Name sources of interrupt that must be handled by the non-maskable interrupt service of the processor
In systems with RS232 serial communications, we find drivers with -12V and +12 V inputs. Why is that? And in some systems we have drivers but without those high voltage inputs. Explain
Explain why some systems have crystals with frequencies that look strange; like 32.7680 KHz, 1.8432 MHz, 2.4576 MHz or 14.7456 MHz
Figure out how to make the 555 timer work as a monostable multivibrator, to generate a 100 ms reset signal for the MC68000
What do we mean by read contention hazard ? What is the necessary condition for such a problem to occur ? And how to resolve it ?
When accessing a byte in memory, the MC68000 asserts UDS* if A0=0 and LDS* if A0=1. Why is that? Why not the other way around?
Why did Motorola phase out the synchronous data transfer support in later processors? And why did they use it in the early versions of MC68000 in the first place?
Discuss the conditions that may lead to read contention and explain how to resolve, stating the advantage and disadvantage of each
A system with a 16MHz MC68008 µP, 100 ns 16KB RAM, 300 ns 8KB ROM, 500 ns 3-port GIO is to run at full speed. Given that Address Strobe Latency is 60 ns, Data Latch Setup is 10 ns, Decoder Delay is 5 ns. Compute the number of wait cycles for each device if the GIO is connected to the synchronous bus, what if it is connected to the asynchronous bus?. Compute the maximum zero wait frequency.
With the MC68000 in mind, state the order of the signals activation in synchronous and asynchronous read and write operations
If we have chips with varying access times, such that one is fast and others need 1 and 2 wait cycles, what is the alternative to designing a DTACK* delay circuit? and what is the advantage and disadvantage of such alternative
An MC68000 running at 10 MHz, what is the average synchronous transaction time?
Draw an OR gate with two inputs, X and Y and output O. Connect X to O and X to a switch that makes it high or Low (1 or 0).
Set X=0, power up the gate and record the output as you toggle X; 0-1-0-1-0 ...
Set X=1, power up the gate and record the output as you toggle X; 1-0-1-0-1 ...

EXERCISE A :: Pull out every line of the records below that contains the string "image", treating case as significant.

PROVIDED DATA ::
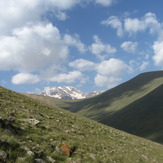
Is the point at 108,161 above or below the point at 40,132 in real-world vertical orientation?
below

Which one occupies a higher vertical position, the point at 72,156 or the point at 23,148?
the point at 23,148

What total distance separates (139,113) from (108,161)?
192m

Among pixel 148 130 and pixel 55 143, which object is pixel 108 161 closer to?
pixel 55 143

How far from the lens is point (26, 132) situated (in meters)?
13.5

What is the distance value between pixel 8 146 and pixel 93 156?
21.7ft

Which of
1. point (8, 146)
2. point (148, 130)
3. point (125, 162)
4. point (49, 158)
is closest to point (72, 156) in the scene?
point (49, 158)

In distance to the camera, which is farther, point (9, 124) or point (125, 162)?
point (125, 162)

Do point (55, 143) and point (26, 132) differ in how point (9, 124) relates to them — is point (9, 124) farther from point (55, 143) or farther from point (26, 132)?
point (55, 143)

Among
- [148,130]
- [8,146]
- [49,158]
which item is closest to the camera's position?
[8,146]

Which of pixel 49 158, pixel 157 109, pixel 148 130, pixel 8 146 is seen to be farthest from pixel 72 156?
pixel 157 109

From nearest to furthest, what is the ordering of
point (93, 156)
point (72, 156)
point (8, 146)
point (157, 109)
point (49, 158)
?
point (8, 146), point (49, 158), point (72, 156), point (93, 156), point (157, 109)

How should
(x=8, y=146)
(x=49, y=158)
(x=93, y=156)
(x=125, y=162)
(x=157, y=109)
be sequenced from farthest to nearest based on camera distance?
(x=157, y=109) → (x=125, y=162) → (x=93, y=156) → (x=49, y=158) → (x=8, y=146)

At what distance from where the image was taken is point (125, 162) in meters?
16.3

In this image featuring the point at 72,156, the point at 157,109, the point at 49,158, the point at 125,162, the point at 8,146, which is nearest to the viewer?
the point at 8,146
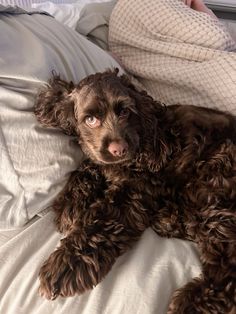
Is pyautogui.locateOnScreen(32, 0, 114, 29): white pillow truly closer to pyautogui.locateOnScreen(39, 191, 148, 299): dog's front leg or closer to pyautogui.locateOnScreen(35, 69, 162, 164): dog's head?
pyautogui.locateOnScreen(35, 69, 162, 164): dog's head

EXERCISE B :: In the microprocessor question list above, could you swap "MC68000" for "MC68010" and write out the span from "With the MC68000" to "X; 0-1-0-1-0 ..." again?

RESPONSE A ::
At what distance from where the image was taken is point (125, 162) in meters?
In this image featuring the point at 72,156, the point at 157,109, the point at 49,158, the point at 125,162, the point at 8,146, which is nearest to the viewer?

RESPONSE B ::
With the MC68010 in mind, state the order of the signals activation in synchronous and asynchronous read and write operations
If we have chips with varying access times, such that one is fast and others need 1 and 2 wait cycles, what is the alternative to designing a DTACK* delay circuit? and what is the advantage and disadvantage of such alternative
An MC68010 running at 10 MHz, what is the average synchronous transaction time?
Draw an OR gate with two inputs, X and Y and output O. Connect X to O and X to a switch that makes it high or Low (1 or 0).
Set X=0, power up the gate and record the output as you toggle X; 0-1-0-1-0 ...